There are caveats. The snapshot store is keyed by the platform-specific
manifest digest (not the image reference or index digest), so you'd need to
resolve the image reference to the correct manifest digest to find the right
snapshot directory. The content store's digest-stripping convention
(`trimmingDigestPrefix` removes the `sha256:` prefix) is standard. Both stores
could be relocated if the user changes the base path.

### Could bcvk use the Swift APIs directly?

Not practically. The `Containerization` package is Swift-only and the ext4
writing code (`ContainerizationEXT4`) is gated behind `#if os(macOS)` — it
won't compile on Linux. The APIs are designed to be consumed from Swift
processes running on macOS.

However, bcvk doesn't *need* the APIs. Since the on-disk layout is simple and
well-defined, bcvk can read the ext4 snapshot files directly using their
filesystem paths. The `ext4-view` crate handles reading the ext4 contents
(for kernel extraction) without any dependency on Apple's Swift packages.

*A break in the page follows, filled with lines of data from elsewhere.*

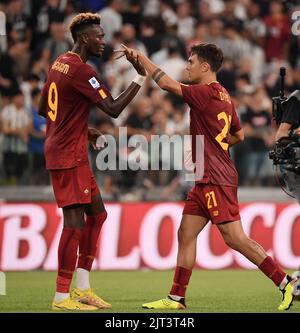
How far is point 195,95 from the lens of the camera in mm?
9086

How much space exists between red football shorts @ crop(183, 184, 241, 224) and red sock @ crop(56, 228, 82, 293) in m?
1.10

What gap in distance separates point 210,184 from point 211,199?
15 centimetres

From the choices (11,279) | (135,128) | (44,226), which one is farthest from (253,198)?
(11,279)

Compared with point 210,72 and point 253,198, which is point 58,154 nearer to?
point 210,72

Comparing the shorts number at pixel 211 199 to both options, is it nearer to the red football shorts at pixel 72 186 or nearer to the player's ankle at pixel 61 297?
the red football shorts at pixel 72 186

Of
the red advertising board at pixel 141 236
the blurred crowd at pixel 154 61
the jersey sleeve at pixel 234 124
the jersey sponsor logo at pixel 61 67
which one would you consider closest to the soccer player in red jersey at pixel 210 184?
the jersey sleeve at pixel 234 124

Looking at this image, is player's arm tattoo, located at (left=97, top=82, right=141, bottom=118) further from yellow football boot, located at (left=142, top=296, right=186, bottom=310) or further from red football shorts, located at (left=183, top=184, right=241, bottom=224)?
yellow football boot, located at (left=142, top=296, right=186, bottom=310)

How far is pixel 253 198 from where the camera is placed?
1552 cm

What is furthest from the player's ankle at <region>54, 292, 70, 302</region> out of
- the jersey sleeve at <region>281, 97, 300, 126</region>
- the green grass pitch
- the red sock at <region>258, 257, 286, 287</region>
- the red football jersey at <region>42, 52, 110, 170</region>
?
the jersey sleeve at <region>281, 97, 300, 126</region>

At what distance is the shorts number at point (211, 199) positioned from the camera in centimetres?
923

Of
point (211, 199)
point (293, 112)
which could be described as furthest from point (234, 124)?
point (211, 199)

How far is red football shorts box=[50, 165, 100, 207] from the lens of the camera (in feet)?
30.2

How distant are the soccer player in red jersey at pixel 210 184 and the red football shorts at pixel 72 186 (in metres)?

### Summary of the storage surface

The content store and snapshot store together form a clean two-tier cache:
compressed layer tarballs keyed by content digest, and materialized ext4 images
keyed by manifest digest. Both tiers are plain files on disk with predictable
paths. An external tool running on the same macOS system can read them without
any API dependency on Apple's Swift packages — all you need is the image digest
and knowledge of the directory layout.